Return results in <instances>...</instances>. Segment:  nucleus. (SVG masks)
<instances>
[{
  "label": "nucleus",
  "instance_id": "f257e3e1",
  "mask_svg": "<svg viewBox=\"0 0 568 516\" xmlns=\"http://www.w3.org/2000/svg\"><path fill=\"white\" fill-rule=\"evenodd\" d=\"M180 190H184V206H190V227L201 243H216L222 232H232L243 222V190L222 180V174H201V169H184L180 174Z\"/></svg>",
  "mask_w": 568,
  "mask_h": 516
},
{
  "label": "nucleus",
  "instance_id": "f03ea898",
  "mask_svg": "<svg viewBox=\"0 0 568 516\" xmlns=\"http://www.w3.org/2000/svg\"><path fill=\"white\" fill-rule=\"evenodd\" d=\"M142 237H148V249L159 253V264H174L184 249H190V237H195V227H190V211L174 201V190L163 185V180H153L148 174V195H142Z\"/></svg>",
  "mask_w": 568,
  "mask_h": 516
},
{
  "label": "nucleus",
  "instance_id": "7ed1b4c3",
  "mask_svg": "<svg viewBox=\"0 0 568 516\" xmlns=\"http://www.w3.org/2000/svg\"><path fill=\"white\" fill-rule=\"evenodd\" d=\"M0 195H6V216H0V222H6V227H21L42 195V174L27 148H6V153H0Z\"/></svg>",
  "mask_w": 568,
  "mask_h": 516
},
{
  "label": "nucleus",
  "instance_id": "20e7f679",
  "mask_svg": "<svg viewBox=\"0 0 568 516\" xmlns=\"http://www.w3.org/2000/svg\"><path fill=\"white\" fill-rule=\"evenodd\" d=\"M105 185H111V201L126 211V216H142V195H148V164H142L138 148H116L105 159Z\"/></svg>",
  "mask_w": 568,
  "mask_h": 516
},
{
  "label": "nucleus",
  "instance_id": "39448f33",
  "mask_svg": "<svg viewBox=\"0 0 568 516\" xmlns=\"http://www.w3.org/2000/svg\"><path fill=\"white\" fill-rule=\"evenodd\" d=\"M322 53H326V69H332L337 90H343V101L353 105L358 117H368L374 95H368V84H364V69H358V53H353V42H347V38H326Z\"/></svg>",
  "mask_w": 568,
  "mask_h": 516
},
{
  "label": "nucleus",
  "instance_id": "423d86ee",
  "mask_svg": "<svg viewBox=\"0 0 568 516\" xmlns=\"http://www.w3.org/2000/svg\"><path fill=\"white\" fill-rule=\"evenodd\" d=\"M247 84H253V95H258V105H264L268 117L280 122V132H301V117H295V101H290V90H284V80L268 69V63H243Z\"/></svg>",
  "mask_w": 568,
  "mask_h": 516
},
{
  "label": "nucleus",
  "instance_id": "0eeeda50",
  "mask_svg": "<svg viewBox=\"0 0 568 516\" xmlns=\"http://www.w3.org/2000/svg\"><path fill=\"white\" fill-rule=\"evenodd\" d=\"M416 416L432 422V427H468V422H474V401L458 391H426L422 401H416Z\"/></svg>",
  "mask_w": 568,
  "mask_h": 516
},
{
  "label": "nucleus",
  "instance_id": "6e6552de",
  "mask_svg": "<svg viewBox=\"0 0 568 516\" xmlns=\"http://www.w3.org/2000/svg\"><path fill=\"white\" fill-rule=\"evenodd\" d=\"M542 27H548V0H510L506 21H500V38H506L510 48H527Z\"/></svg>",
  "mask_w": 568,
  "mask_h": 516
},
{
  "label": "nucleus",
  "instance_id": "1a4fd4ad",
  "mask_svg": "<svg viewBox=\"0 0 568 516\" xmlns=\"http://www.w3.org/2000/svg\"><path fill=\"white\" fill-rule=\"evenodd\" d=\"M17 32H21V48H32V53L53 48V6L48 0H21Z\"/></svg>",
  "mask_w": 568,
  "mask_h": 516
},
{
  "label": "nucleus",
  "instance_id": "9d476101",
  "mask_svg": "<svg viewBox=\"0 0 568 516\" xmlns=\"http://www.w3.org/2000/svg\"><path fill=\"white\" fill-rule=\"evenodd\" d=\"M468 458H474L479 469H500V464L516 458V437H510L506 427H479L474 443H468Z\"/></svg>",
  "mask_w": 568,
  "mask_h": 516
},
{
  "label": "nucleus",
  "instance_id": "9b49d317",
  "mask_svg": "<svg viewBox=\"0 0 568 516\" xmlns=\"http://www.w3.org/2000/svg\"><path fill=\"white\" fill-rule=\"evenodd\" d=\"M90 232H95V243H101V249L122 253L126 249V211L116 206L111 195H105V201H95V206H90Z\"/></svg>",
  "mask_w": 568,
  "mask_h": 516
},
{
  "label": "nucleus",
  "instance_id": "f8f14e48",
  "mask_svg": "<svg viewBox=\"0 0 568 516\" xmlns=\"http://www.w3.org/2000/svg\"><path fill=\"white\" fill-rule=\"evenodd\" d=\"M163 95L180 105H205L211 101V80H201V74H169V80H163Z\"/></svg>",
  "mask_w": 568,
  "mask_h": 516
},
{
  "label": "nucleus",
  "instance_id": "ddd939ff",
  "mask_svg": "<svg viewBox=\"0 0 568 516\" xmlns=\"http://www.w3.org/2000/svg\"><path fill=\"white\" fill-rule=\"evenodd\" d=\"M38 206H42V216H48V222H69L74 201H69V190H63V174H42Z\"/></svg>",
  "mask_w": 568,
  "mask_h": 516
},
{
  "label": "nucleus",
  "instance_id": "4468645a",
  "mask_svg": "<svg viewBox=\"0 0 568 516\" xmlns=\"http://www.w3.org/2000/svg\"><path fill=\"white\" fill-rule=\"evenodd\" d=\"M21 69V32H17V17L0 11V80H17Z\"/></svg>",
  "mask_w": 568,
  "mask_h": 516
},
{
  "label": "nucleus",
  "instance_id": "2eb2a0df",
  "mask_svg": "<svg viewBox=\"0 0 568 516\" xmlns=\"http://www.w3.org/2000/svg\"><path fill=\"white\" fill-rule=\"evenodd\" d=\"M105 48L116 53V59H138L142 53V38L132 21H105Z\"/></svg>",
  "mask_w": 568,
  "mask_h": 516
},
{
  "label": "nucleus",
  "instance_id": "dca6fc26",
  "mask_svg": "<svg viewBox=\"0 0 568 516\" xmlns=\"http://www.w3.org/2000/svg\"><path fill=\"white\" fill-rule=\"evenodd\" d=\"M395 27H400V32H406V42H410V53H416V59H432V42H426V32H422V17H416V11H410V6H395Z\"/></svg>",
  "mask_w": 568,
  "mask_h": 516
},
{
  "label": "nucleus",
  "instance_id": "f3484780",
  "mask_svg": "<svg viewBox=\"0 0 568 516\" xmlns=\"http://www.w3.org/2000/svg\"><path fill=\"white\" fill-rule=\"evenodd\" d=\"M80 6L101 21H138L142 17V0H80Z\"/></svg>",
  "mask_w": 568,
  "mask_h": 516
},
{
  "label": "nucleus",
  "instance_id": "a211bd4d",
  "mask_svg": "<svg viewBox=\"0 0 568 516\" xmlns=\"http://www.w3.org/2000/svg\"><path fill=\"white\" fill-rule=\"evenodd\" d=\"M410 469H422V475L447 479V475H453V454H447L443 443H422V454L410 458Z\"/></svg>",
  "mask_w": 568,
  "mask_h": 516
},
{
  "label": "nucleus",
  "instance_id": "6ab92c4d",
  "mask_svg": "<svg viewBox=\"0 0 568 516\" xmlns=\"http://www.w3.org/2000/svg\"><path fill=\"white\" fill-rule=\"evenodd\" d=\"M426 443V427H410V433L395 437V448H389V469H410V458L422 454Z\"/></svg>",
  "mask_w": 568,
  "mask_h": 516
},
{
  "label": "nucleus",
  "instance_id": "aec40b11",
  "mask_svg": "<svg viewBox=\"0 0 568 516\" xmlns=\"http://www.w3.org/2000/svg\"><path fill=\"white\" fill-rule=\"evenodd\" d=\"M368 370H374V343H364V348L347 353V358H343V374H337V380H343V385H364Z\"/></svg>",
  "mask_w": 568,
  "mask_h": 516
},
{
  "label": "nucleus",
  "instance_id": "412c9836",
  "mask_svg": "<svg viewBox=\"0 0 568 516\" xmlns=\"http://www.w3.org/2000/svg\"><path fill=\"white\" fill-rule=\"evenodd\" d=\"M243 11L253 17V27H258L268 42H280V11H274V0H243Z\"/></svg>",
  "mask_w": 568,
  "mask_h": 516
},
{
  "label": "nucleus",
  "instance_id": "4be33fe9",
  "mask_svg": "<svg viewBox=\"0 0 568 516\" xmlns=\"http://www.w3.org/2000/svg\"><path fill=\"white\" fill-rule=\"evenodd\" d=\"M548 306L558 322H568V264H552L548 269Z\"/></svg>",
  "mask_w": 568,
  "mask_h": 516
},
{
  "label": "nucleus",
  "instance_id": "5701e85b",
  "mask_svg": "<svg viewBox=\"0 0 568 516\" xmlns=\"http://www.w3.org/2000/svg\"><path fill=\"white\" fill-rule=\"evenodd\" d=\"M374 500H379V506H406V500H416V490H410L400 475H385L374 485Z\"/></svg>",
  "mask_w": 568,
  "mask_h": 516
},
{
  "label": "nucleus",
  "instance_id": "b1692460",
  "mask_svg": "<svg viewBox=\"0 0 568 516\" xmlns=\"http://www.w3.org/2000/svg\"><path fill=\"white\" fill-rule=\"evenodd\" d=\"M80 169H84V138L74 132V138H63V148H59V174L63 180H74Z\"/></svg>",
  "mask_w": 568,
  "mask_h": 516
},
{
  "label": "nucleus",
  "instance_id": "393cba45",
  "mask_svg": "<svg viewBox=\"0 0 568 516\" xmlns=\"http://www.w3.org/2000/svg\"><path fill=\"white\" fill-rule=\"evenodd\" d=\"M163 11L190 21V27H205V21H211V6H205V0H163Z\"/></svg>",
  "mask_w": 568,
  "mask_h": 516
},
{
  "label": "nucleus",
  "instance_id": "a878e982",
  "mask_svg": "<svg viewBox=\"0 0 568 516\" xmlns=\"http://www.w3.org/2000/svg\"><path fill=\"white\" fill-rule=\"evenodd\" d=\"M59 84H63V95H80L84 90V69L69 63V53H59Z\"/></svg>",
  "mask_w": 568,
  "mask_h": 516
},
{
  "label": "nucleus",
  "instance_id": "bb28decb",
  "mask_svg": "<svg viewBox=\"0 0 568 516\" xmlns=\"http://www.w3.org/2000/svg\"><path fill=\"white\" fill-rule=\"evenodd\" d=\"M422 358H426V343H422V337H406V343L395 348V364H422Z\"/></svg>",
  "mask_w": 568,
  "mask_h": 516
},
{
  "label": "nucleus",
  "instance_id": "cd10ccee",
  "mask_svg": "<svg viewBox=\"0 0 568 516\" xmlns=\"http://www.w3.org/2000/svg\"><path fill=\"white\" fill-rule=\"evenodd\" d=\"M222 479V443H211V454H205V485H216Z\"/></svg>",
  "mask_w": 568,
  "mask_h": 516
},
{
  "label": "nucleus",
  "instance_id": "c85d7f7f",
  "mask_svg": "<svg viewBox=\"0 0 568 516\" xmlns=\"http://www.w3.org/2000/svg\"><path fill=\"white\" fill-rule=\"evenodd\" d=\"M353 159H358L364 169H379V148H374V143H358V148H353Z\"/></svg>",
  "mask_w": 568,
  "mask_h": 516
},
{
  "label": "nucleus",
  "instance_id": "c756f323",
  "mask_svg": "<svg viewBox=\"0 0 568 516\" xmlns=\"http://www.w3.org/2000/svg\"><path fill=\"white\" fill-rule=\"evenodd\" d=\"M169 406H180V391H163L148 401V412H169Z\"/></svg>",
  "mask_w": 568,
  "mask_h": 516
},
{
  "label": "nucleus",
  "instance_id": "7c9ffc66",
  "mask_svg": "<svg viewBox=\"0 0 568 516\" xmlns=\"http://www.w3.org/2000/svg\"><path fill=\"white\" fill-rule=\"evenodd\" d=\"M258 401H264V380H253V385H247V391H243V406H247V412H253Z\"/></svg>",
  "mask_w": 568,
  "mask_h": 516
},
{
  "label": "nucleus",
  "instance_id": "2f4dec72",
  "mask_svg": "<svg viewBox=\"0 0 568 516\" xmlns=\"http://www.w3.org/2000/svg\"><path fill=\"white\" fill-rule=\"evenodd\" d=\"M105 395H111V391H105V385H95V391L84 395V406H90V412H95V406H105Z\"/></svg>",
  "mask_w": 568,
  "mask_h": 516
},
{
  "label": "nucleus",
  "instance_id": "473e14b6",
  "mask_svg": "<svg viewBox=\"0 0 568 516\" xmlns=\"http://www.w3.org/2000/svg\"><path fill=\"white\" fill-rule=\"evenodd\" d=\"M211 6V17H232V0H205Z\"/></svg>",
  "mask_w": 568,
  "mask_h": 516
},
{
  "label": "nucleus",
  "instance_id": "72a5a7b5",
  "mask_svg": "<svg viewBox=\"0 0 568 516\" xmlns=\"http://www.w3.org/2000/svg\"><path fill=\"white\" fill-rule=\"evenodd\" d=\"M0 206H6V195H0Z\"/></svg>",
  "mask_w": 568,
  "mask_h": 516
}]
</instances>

____

_Stated goal_
Tally the lines in the listing above that contain the string "instances", and give only the number.

_Problem solution_
3